The RNC CEO went on to say that in the company’s view, Dumont compares favourably with many Australian nickel-cobalt project, which have seen significant increases in market value during 2017. He said Dumont contains larger nickel and cobalt reserves, has completed a feasibility study, is fully permitted and is a sulphide deposit, rather than a laterite deposit.

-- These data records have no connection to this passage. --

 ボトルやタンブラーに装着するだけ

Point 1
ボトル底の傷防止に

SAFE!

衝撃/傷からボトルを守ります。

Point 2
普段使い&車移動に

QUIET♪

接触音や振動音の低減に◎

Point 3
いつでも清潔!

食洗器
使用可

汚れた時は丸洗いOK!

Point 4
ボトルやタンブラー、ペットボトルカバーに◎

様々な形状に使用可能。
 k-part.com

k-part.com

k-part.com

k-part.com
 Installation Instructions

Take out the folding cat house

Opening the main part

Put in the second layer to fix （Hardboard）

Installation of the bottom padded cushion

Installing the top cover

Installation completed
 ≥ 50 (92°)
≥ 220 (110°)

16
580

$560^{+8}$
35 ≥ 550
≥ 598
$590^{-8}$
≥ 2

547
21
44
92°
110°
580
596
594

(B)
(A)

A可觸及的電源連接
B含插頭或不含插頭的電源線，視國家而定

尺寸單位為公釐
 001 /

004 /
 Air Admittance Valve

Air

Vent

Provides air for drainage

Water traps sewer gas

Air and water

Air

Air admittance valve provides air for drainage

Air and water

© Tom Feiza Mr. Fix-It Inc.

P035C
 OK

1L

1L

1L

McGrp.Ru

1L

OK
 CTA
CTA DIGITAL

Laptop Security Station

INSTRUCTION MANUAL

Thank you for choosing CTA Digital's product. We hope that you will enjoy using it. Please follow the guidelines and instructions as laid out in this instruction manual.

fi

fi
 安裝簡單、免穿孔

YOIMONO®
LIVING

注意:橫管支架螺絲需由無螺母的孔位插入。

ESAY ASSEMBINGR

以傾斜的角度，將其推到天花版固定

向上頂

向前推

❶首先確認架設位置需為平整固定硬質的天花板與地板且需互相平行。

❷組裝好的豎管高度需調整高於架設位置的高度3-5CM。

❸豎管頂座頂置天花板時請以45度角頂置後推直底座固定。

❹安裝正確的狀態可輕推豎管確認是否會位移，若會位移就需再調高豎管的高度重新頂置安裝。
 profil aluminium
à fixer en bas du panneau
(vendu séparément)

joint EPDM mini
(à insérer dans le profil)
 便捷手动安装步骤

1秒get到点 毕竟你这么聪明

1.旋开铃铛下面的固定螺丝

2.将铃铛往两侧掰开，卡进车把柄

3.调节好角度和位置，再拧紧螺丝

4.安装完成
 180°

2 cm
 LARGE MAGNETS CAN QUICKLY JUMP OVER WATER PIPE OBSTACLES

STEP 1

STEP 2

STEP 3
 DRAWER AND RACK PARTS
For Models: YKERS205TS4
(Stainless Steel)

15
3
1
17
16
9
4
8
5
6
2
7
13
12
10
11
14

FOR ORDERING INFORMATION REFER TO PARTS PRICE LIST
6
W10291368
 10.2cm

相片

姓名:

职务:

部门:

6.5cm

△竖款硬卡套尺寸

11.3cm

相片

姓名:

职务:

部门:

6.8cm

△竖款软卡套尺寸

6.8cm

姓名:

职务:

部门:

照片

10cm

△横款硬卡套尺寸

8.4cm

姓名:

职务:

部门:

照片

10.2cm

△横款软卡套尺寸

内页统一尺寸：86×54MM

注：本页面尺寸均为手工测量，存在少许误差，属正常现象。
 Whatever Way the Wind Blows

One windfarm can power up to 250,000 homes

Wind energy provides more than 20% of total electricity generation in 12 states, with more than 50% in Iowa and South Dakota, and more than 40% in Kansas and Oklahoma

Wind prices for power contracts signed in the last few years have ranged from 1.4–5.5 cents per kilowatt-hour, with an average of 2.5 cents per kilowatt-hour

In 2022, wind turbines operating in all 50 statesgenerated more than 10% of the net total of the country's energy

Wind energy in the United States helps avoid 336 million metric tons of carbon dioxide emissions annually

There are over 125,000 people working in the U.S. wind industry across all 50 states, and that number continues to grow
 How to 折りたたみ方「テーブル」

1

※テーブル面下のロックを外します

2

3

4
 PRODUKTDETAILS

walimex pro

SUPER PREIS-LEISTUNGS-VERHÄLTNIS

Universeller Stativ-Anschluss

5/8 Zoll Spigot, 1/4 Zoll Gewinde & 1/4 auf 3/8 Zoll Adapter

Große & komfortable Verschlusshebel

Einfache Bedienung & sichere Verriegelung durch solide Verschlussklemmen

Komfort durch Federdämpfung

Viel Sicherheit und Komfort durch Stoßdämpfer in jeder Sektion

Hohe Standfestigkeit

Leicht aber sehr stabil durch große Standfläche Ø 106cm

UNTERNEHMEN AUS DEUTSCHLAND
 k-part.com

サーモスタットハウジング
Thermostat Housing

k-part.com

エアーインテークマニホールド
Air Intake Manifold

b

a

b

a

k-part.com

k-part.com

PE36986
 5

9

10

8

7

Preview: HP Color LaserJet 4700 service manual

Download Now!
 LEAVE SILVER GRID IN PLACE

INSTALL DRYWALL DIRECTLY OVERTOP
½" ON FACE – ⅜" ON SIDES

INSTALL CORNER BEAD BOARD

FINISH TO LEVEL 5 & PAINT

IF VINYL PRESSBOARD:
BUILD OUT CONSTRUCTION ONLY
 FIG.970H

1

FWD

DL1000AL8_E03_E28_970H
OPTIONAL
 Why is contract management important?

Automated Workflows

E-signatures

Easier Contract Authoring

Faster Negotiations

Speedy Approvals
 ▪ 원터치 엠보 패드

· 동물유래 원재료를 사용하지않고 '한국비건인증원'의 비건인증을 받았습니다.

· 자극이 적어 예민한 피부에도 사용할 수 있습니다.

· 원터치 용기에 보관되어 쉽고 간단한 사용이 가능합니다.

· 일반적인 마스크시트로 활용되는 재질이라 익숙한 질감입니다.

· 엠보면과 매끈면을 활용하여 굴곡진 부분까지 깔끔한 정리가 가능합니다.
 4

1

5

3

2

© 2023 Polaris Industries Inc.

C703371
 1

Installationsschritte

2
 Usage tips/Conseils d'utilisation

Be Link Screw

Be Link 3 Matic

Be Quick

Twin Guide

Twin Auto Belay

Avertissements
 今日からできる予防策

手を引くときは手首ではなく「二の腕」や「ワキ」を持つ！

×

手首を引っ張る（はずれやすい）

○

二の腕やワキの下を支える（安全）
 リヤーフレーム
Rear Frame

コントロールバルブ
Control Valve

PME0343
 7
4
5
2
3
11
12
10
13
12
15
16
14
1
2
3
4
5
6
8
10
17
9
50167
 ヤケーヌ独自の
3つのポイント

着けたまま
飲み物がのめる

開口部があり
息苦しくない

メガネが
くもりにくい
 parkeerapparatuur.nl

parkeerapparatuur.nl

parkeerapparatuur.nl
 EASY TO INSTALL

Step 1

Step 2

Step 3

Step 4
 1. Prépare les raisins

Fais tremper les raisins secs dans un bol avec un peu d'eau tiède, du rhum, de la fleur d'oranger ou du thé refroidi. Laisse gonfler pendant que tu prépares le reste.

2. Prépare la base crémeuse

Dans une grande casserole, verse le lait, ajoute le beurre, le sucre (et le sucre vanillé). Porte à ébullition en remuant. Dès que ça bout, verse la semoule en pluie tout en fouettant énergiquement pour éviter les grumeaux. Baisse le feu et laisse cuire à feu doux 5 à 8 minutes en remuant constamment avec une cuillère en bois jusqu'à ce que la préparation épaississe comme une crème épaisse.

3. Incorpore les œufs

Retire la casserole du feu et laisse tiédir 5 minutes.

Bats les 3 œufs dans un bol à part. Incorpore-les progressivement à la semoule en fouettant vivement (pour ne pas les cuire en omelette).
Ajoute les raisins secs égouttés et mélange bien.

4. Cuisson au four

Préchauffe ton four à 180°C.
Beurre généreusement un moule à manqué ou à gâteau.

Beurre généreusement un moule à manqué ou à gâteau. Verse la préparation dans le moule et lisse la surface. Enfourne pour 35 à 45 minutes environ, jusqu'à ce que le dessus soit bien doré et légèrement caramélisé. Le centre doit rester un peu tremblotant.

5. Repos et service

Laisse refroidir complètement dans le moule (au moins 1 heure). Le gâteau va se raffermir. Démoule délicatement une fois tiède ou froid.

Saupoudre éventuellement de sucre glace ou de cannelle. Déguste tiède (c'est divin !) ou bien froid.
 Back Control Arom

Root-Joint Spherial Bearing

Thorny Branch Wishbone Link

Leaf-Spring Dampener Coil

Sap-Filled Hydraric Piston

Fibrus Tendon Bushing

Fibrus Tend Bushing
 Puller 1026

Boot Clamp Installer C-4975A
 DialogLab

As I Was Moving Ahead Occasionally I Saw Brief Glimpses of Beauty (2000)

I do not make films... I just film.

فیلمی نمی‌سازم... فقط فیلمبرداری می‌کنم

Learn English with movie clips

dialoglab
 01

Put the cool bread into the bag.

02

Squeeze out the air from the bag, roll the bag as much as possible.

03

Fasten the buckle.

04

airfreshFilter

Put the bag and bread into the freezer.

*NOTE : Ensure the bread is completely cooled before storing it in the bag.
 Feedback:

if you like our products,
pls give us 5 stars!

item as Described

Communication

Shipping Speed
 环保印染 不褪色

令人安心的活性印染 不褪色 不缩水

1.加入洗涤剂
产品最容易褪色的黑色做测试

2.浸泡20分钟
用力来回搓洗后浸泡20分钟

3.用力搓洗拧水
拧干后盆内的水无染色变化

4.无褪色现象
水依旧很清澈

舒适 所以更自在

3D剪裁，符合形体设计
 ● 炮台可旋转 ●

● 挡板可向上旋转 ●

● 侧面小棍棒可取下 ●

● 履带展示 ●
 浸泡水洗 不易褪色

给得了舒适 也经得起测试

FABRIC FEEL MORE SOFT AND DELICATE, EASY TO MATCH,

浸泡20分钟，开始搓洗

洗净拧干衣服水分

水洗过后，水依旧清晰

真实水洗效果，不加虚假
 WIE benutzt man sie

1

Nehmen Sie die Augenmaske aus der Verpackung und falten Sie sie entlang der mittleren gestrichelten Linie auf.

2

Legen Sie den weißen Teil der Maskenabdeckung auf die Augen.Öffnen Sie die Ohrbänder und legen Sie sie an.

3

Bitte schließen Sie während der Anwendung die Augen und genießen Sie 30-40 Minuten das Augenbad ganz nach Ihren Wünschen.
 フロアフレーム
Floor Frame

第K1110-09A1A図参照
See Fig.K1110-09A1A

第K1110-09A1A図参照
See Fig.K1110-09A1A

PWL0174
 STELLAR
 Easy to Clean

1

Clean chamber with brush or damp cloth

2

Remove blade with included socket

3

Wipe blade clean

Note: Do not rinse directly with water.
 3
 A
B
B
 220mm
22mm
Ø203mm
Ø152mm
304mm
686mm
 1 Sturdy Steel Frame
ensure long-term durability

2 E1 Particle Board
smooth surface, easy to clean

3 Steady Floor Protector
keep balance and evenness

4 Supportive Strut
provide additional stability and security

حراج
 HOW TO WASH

With 3.15 million tonnes of nickel sulfide and 126,000 tonnes of cobalt, it ranks as the world’s largest undeveloped reserves of both metals. Production is forecast at 73 million pounds of nickel annually and 2.3 million pounds of cobalt in concentrates. The recovery of nickel and cobalt will be achieved using proven, conventional milling technology, rather than more technically challenging pressure acid leach technology.
However, any construction decision remains subject to financing. According to a July, 2013 technical report, the initial capital cost is estimated at $1.26 billion, including $320 million for the mine and $550 million for the processing plant. Dumont is expected to produce 2.8 billion pounds of payable nickel over 33 years from an open pit operation.
RNC is in talks with large Japanese trading houses, companies that offer streaming deals, and miners interested in off-take arrangements to feed their smelters, Selby told Reuters News Service in an interview. RNC owns 50% of the Dumont Project with private equity firm Waterton Global Resource Management holding the balance.